The task -
Could you set down every line of the data below word for word, leaving out the pictures?

Material for the task -
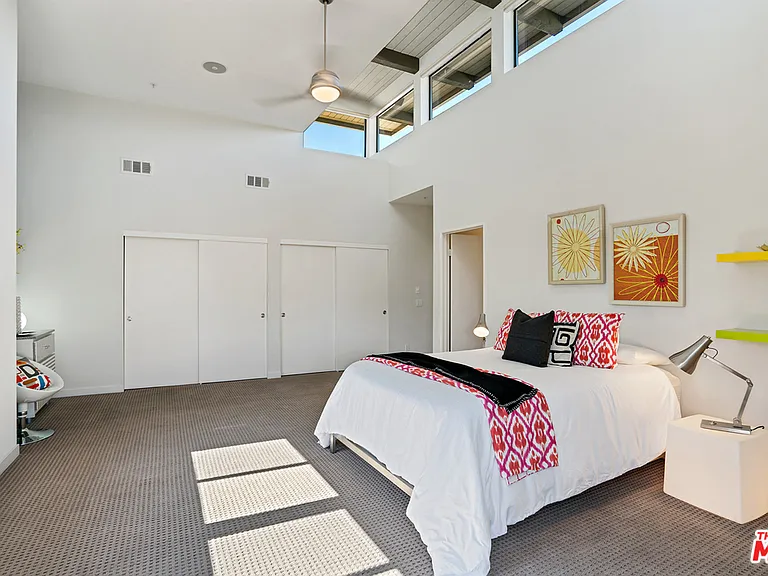 737 E Arenas Rd — Photo 11
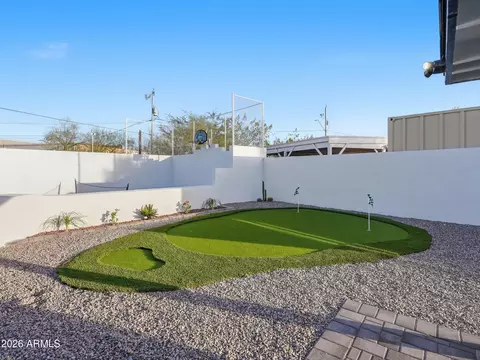 Exterior - 8025 N 11th Pl, Phoenix, AZ 85020 photo 4 of 12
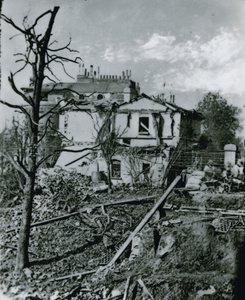 Wybuch na Kanale Regentów; Rezydencja dozorcy parku po wybuchu autorstwa English Photographer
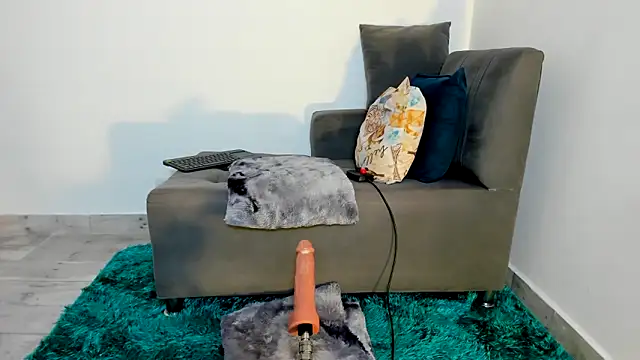 Amelie hills02 online show from April 9, 10:09 am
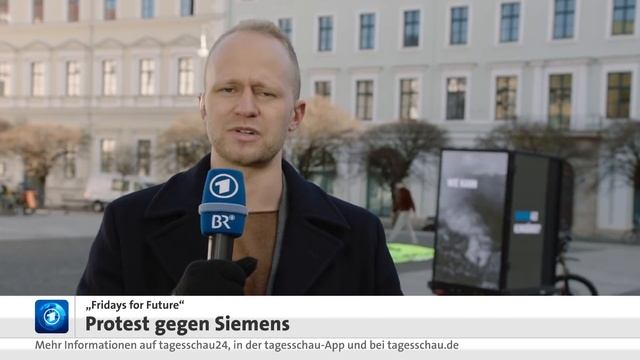 "Fridays for Future" demonstriert gegen Siemens смотреть онлайн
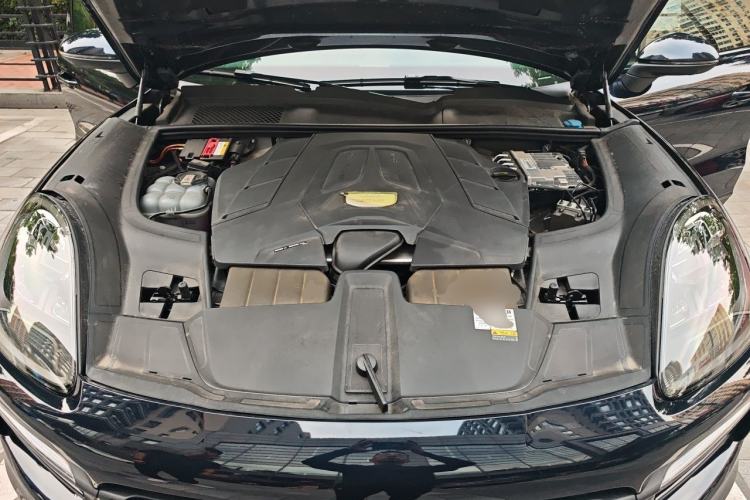 Used Porsche Cayenne  Engine Bay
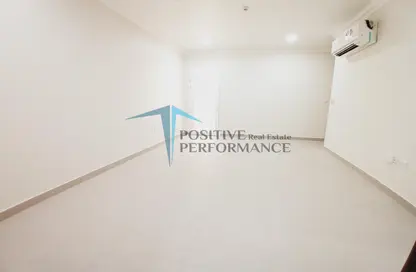 Apartment - 2 Bedrooms - 2 Bathrooms for rent in Al Muntazah Street - Al Muntazah - Doha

Answer space -
 737 E Arenas Rd — Photo 11
 Exterior - 8025 N 11th Pl, Phoenix, AZ 85020 photo 4 of 12
 Wybuch na Kanale Regentów; Rezydencja dozorcy parku po wybuchu autorstwa English Photographer
 Amelie hills02 online show from April 9, 10:09 am
 "Fridays for Future" demonstriert gegen Siemens смотреть онлайн
 Used Porsche Cayenne  Engine Bay
 Apartment - 2 Bedrooms - 2 Bathrooms for rent in Al Muntazah Street - Al Muntazah - Doha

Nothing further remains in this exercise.